488 - Improving operating room throughput inefficiencies using advanced improvement science methods and factorial design
Saturday, April 26, 2025
2:30pm – 4:45pm HST
Publication Number: 488.5247
John M. Harris, CHOC Children's Hospital of Orange County, Orange, CA, United States; Jennifer Combs, CHOC Children's Hospital of Orange County, Irvine, CA, United States; Sandip A.. Godambe, CHOC Children's Hospital of Orange County, Orange, CA, United States
Executive Director Surgical Services CHOC Children's Hospital of Orange County Orange, California, United States
Background: Delays in operating room FCOTS (First Case On Time Starts) can lead to a cascade of deleterious effects including increased waste, operational costs, patient harm, staff culture burnout, and family dissatisfaction. Post-COVID our surgical services saw a decline in FCOTS to 76%. Objective: To establish interventions which improve FCOTS and efficiencies in the operating theatre. Design/Methods: This QI project occurred at an urban children’s hospital using a multidisciplinary improvement-team, the Model for Improvement (MFI) and factorial design. We developed multiple tests of change to identify effective factors, namely communication techniques. Using factorial design, the inter-relationships between the different factors were determined and which was the most effective at reducing FCOTS. Results: A Pareto analysis of delays in FCOTS in the operating theatre identified late arrivals by surgeons and anesthesiologists as the most frequent contributing factors.
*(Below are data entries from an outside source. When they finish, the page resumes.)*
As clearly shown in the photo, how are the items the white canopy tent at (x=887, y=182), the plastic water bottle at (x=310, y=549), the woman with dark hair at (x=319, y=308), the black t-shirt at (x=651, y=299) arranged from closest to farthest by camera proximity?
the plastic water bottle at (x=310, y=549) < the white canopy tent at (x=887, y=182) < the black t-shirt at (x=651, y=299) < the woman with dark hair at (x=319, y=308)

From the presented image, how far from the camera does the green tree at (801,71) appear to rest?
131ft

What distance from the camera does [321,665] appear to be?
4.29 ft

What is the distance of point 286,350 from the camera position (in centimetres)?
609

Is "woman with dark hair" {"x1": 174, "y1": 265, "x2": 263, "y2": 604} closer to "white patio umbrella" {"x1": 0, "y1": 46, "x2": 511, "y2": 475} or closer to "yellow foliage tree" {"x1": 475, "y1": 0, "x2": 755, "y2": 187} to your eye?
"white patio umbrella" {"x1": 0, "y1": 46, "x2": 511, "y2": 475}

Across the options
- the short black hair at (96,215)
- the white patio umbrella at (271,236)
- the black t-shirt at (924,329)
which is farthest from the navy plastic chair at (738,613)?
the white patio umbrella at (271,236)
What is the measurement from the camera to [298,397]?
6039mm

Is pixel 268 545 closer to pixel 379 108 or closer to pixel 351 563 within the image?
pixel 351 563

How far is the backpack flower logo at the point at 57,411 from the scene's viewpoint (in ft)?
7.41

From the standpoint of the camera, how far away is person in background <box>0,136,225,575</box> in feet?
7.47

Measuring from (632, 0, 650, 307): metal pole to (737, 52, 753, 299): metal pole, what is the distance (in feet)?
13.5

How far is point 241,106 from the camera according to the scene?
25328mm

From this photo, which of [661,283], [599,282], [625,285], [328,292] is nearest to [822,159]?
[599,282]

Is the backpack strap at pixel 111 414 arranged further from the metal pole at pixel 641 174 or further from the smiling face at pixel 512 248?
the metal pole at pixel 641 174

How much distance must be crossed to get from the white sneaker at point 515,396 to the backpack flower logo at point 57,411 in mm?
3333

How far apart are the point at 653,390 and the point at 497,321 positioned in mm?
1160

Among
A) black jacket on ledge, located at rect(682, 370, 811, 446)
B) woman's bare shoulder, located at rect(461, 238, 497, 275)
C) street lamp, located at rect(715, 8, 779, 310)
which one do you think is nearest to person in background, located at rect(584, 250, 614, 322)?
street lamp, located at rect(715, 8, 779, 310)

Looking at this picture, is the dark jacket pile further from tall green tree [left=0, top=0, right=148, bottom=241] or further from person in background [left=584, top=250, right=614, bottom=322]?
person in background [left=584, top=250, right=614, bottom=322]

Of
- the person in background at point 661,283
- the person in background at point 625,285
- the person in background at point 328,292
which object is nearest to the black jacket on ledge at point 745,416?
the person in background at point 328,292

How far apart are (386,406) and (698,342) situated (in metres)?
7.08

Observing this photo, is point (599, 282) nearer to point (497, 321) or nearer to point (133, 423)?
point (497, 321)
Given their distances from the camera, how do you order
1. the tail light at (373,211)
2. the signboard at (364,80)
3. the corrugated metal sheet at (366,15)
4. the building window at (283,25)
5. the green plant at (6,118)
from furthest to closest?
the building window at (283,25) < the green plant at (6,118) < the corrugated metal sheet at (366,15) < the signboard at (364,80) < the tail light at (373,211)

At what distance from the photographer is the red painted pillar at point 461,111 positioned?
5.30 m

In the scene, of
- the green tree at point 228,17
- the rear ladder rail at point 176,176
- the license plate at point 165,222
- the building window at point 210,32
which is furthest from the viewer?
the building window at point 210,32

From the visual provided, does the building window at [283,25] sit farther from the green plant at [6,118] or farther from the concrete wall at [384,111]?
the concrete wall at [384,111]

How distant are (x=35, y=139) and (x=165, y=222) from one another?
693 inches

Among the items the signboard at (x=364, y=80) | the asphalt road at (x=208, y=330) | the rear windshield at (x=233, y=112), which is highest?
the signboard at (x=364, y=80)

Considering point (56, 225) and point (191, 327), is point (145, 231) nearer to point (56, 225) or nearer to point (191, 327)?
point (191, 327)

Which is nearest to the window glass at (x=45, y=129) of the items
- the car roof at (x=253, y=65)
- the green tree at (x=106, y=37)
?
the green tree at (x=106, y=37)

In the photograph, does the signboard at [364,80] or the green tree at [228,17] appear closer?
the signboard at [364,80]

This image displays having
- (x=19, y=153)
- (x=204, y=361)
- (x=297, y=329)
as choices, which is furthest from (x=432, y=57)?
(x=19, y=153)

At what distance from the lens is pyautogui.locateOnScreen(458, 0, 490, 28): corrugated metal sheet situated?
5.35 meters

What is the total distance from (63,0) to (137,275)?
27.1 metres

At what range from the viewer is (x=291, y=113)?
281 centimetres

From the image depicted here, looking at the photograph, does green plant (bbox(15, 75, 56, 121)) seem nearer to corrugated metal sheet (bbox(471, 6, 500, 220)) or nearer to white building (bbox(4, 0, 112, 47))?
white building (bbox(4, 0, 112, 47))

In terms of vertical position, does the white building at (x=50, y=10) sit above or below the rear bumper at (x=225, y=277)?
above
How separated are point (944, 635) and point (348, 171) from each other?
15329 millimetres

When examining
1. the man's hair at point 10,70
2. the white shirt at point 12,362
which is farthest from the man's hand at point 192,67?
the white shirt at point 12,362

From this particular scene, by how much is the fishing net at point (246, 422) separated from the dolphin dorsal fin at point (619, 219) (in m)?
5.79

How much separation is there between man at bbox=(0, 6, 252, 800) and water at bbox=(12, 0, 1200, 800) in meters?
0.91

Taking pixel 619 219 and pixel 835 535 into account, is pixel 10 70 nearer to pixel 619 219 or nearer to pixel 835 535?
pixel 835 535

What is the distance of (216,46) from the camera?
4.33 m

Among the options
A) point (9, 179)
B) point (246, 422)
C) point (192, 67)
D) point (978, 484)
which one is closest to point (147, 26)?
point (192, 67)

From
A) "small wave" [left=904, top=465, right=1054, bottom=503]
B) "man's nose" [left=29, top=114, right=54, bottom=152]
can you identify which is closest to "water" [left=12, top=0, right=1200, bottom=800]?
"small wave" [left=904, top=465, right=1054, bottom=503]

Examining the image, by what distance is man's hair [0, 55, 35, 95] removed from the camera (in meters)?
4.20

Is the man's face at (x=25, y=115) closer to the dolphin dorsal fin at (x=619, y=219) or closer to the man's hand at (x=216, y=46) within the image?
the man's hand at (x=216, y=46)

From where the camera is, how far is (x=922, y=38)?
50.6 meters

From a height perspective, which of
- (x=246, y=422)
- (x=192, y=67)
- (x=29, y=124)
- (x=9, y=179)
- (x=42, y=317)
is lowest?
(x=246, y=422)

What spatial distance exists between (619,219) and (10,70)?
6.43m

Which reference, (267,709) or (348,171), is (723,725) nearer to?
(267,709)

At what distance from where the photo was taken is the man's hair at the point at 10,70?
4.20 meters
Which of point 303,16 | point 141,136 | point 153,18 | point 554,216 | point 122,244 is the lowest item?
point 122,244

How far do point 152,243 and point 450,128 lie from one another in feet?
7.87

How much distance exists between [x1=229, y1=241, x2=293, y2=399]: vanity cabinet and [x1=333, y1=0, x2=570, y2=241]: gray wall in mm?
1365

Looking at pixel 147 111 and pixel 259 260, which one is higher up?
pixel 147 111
The first interventions utilized were texting reminders to these two teams which resulted in improving FCOTS from 72% to 88% and decreasing the average time delayed from 7.49 min to 4.22 min (Fig 1). Statistical process control analysis of the FCOTS between December 2022 and June 2023 indicated these improvements were not sustained, with the average delays per case increasing to 5.42 minutes late per case compared to the previous 4.22 minutes. A 2X2 factorial planned experiment was initiated as Phase Two between December 2022 and August 2023. The first case start times improved from 5.42 to 4.41 avg min late (Fig 2). Factorial analysis (Fig 3) showed that single notification of either the anesthesiologist or surgeon was more effective than notification of both. The room Turn Around Times (TAT) improved from 21.07 to 18.96 min, a 10% reduction.
Conclusion(s): FCOTS and TAT are key metrics for evaluating operating room efficiency and performance. Through the application of the MFI and factorial design, significant improvements were achieved by introducing targeted interventions, including evening text reminders to specific services, the formation of multidisciplinary improvement teams, and fostering a stronger culture of communication. This is evident by a 22% improvement in percent FCOTS, a 41% reduction in avg min late per case, an overall improvement in TAT of 10%, and a soft net revenue savings of $5,000,000. Optimally performing systems, when not overburdened, promote consistent reproducible care with less variability, enhanced patient safety and overall operational reliability.
Phase One Average Delay in Minutes by Stage This is an Xbar-S chart that shows the results of the different stages reflecting different interventions.
Phase Two Average Delay in Minutes by Stage This is an Xbar-S chart that shows the results of the different stages reflecting different interventions.
Planned Experiment or Factorial Design Demonstrating the Effects on the Different Texting Strategies on Operative Start Time The Dot Diagram shows the effects of the different texting strategies on the first case start times. "A" reflects when only the Anesthesiologist was texted, "S" when only the Surgeon was texted, and "AS" reflects when both the Anesthesiologist and Surgeon were texted. The response plots to the right shows the relationship for each of the three combinations of two factors, where "ATR" represents Anesthesia Text Reminder and "STR" represents Surgeon Text Reminder.